• REQUEST
Pull out every line of the entries below that contains the string "cell".
====== DATA RECORDS ======
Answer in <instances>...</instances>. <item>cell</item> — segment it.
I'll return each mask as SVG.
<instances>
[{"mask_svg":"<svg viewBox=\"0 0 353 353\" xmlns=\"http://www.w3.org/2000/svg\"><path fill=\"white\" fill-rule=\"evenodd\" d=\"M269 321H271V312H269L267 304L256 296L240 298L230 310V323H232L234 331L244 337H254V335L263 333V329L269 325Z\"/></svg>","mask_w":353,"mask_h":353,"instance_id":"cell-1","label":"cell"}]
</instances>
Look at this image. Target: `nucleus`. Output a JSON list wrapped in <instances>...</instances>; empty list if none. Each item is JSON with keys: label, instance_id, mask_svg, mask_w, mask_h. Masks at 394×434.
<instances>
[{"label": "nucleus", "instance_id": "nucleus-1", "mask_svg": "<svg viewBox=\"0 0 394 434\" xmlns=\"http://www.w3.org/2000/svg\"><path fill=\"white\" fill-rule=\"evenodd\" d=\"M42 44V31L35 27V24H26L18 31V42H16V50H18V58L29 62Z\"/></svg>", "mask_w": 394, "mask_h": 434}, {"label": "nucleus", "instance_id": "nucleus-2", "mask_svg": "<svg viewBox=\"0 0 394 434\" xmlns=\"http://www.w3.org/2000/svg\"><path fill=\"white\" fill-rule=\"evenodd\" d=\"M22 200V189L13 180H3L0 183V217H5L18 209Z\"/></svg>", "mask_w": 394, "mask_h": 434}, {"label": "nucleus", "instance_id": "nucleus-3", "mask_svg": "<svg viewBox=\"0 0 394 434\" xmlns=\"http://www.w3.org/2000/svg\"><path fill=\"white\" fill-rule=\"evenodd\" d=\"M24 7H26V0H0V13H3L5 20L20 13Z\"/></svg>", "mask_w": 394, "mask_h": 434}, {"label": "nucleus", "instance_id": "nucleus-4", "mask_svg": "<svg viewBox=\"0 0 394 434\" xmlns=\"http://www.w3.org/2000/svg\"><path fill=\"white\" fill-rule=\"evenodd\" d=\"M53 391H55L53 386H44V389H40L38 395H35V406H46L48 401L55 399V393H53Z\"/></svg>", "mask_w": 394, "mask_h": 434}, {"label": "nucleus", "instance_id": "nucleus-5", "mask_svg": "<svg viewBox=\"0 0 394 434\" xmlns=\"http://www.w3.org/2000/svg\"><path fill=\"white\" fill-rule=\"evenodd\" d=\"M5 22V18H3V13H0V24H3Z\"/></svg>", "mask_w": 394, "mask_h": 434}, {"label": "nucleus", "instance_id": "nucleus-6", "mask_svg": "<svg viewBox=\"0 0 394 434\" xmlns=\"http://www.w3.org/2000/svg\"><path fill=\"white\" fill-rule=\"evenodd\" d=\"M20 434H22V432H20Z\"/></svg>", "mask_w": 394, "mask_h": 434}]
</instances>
======
• THE SOLUTION
Answer in <instances>...</instances>. <item>cell</item> — segment it.
[{"mask_svg":"<svg viewBox=\"0 0 353 353\" xmlns=\"http://www.w3.org/2000/svg\"><path fill=\"white\" fill-rule=\"evenodd\" d=\"M269 321H271V312H269L267 304L256 296L240 298L230 310V323H232L234 331L244 337H254V335L263 333V329L269 325Z\"/></svg>","mask_w":353,"mask_h":353,"instance_id":"cell-1","label":"cell"}]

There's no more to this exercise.